“We cannot develop the African continent if we fail to develop women,” said Dr Ibrahim Mayaki, NEPAD Agency’s CEO, speaking at the Conference for Women in Agribusiness at the Durban ICC, South Africa.
The conference, taking place from 5 to 7 December, has brought together women entrepreneurs in various segments of the agricultural value chain, policy makers and business leaders, including those from financing institutions.
Dr Mayaki reminded the women that they needed to organise themselves and use intrinsic power to influence public policy, especially since they are in the majority. “The empowerment of women is not a charity case, it is necessary, and it is important that women remember this,” he said.
In Africa, the volume of trade in agricultural markets, especially in inter-regional trade is estimated at $11.7 billion. The United States Department of Agriculture (USDA) estimates that in the last five years, growth in intra-regional trade has outpaced growth in imports from outside of sub-Saharan Africa. Barriers to women’s entrepreneurship are many, but critical among them is access to market - domestic high value supermarkets, institutional buyer markets, regional and international markets.
The Conference for Women in Agribusiness continues to explore and concretise ways in which women entrepreneurs can be supported while also building their capacity on issues around value chains, access to finance, access to markets and policies that unlock women businesses. This year, training sessions for women entrepreneurs on meeting market standards, ICTs for market access and working capital financing for trade along value chains are included in the three-day programme.

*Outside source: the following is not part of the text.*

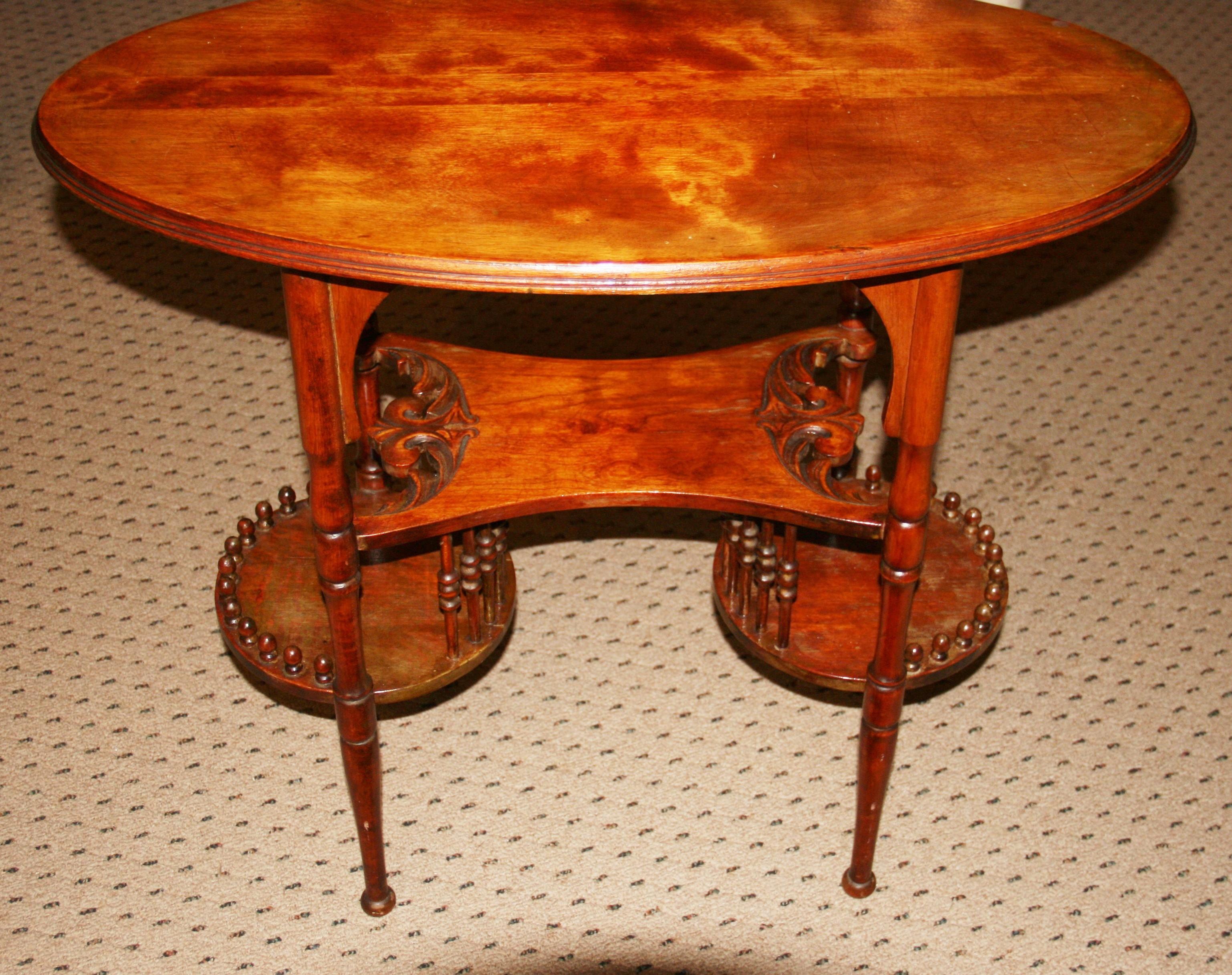 Art Nouveau Ovale  Table d'appoint/de salon en vente 7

Addressing delegates during the conference, the NEPAD Agency’s Director of Programmes, Mrs Estherine Lisinge-Fotabong remarked that the capacity of governments needs to be strengthened in order for policy makers to apply a gender-responsive approach throughout the public financial management cycle.
“The ATVET for Women Projects at the NEPAD Agency is one of the comprehensive approaches aimed at addressing the skills needs of women through Gender-sensitive, competency-based curricula along value chains in member states,” she reiterated.
“It must be seen as common sense that the elimination of hunger is impossible without terminating the gender gap between men and women in agriculture. Closing this gap speaks to allowing women equal access to land, agricultural training, improved seeds, fertilizers, equipment, water and technology,” said the CEO of Agribusiness Development Agency, Mr Carlos Boldogh.
Echoing his sentiments, Ms Bodil Gudrun Maal from the Norwegian Agency for Development Cooperation underscored the challenges that women face along the whole agricultural value chain. She said, “Women need support along the agricultural value chain. [In addition] only 5 percent of investment in agriculture goes to postproduction. There is need for pressure to provide more funds for women in postharvest activities.”
The three-day conference promises to encourage robust discussions on empowering women entrepreneurs in agribusiness and the last day will see the delegates visiting Dube Agrizone- an integrated perishables supply chain which is host to the largest climate controlled glass-covered growing area in Africa.